Les hommes reboisent les montagnes dénudées ; par là ils modèrent l’œuvre destructive des torrens et modifient les climats. Ils percent des isthmes et peuvent ainsi changer les courans marins. Ils plantent le pin maritime pour fixer les sables, et la zostère pour fixer la boue sous-marine ; le pin maritime protège les régions sablonneuses contre les caprices redoutables du vent, et la zostère préserve les ports contre les déplacemens capricieux des vases dans les estuaires.
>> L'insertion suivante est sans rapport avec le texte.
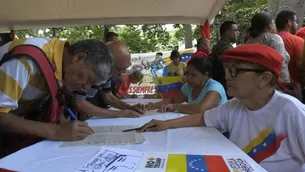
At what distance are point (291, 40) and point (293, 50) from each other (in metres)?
0.10

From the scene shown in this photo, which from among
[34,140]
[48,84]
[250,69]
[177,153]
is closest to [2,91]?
[48,84]

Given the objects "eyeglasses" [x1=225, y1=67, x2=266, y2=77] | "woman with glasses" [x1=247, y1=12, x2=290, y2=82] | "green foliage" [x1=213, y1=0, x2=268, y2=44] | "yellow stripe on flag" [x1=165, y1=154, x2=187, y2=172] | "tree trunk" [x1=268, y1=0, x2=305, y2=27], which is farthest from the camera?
"green foliage" [x1=213, y1=0, x2=268, y2=44]

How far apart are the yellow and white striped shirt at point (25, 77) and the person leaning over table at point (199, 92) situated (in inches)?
42.3

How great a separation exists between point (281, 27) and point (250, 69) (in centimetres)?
212

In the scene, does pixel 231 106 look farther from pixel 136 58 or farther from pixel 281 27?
pixel 136 58

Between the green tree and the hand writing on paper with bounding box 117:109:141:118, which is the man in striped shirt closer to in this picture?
the hand writing on paper with bounding box 117:109:141:118

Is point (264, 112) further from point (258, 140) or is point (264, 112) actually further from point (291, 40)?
point (291, 40)

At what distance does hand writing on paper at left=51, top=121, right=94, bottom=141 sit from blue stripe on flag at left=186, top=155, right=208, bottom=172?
593mm

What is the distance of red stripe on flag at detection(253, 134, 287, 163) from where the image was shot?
57.2 inches

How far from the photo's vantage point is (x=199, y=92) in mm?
2697

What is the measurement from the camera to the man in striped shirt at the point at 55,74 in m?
1.42

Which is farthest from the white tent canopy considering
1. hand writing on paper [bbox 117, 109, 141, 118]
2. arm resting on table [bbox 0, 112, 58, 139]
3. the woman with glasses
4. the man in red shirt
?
arm resting on table [bbox 0, 112, 58, 139]

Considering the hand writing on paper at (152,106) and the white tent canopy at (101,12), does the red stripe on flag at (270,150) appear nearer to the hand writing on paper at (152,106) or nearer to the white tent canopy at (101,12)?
the hand writing on paper at (152,106)

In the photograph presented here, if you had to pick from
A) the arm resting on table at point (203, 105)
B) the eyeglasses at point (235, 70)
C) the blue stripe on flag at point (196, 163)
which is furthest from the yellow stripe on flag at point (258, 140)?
the arm resting on table at point (203, 105)
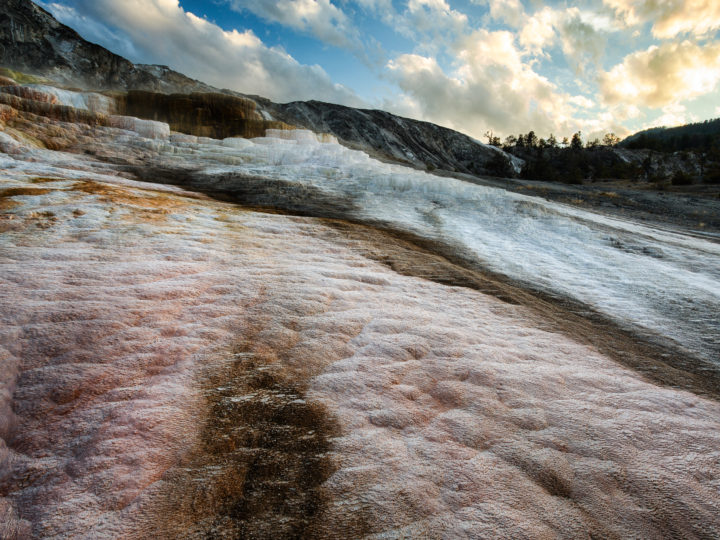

Les hommes font plus encore ; ils peuvent parmi les êtres vivans, régler et gouverner de nombreuses sélections artificielles ; ils « cultivent » des plantes et ils « domestiquent » des animaux ; ils travaillent sans cesse à mieux adapter à leurs besoins les unes et les autres ; de nos jours même, ils ont tiré, par exemple, le cheval anglais de la race arabe, et obtenu un type d’une admirable résistance, capable de supporter non seulement le climat de la Grande-Bretagne, mais tous les climats de l’Amérique et de l’Australie.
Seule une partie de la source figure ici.